§ WORK TO COMPLETE
Please put every line of all the entries below into a numbered list, skipping blank lines. Leave the pictures out of your answer.

══ SUPPLIED RECORDS

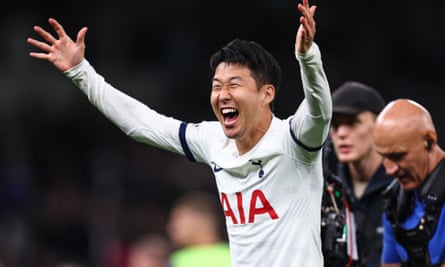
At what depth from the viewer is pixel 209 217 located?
211 inches

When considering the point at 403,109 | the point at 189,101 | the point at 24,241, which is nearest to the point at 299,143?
the point at 403,109

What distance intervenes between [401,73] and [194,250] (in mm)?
7765

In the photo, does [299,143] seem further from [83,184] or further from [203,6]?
[203,6]

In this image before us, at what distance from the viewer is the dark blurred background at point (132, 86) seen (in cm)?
1059

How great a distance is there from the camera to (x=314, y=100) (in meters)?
3.80

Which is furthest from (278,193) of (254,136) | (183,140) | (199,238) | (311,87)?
(199,238)

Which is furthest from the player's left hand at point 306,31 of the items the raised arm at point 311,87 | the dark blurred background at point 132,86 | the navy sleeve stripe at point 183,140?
the dark blurred background at point 132,86

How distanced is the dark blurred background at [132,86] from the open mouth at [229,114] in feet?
20.3

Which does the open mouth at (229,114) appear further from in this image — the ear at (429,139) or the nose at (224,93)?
the ear at (429,139)

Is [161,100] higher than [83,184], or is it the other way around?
[161,100]

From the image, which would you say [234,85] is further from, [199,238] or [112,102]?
[199,238]

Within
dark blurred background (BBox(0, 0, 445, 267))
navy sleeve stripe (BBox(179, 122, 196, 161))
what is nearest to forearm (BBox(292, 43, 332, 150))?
navy sleeve stripe (BBox(179, 122, 196, 161))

════

§ THE SOLUTION
1. At what depth from the viewer is pixel 209 217 located?
2. 211 inches
3. When considering the point at 403,109 | the point at 189,101 | the point at 24,241, which is nearest to the point at 299,143?
4. the point at 403,109
5. What distance intervenes between [401,73] and [194,250] (in mm)?
6. 7765
7. In the photo, does [299,143] seem further from [83,184] or further from [203,6]?
8. [203,6]
9. In this image before us, at what distance from the viewer is the dark blurred background at point (132, 86) seen (in cm)?
10. 1059
11. How great a distance is there from the camera to (x=314, y=100) (in meters)?
12. 3.80
13. Which is furthest from (278,193) of (254,136) | (183,140) | (199,238) | (311,87)?
14. (199,238)
15. Which is furthest from the player's left hand at point 306,31 of the items the raised arm at point 311,87 | the dark blurred background at point 132,86 | the navy sleeve stripe at point 183,140?
16. the dark blurred background at point 132,86
17. How distanced is the dark blurred background at [132,86] from the open mouth at [229,114] in feet?
18. 20.3
19. Which does the open mouth at (229,114) appear further from in this image — the ear at (429,139) or the nose at (224,93)?
20. the ear at (429,139)
21. Is [161,100] higher than [83,184], or is it the other way around?
22. [161,100]
23. From the image, which would you say [234,85] is further from, [199,238] or [112,102]?
24. [199,238]
25. Within
26. dark blurred background (BBox(0, 0, 445, 267))
27. navy sleeve stripe (BBox(179, 122, 196, 161))
28. what is nearest to forearm (BBox(292, 43, 332, 150))?
29. navy sleeve stripe (BBox(179, 122, 196, 161))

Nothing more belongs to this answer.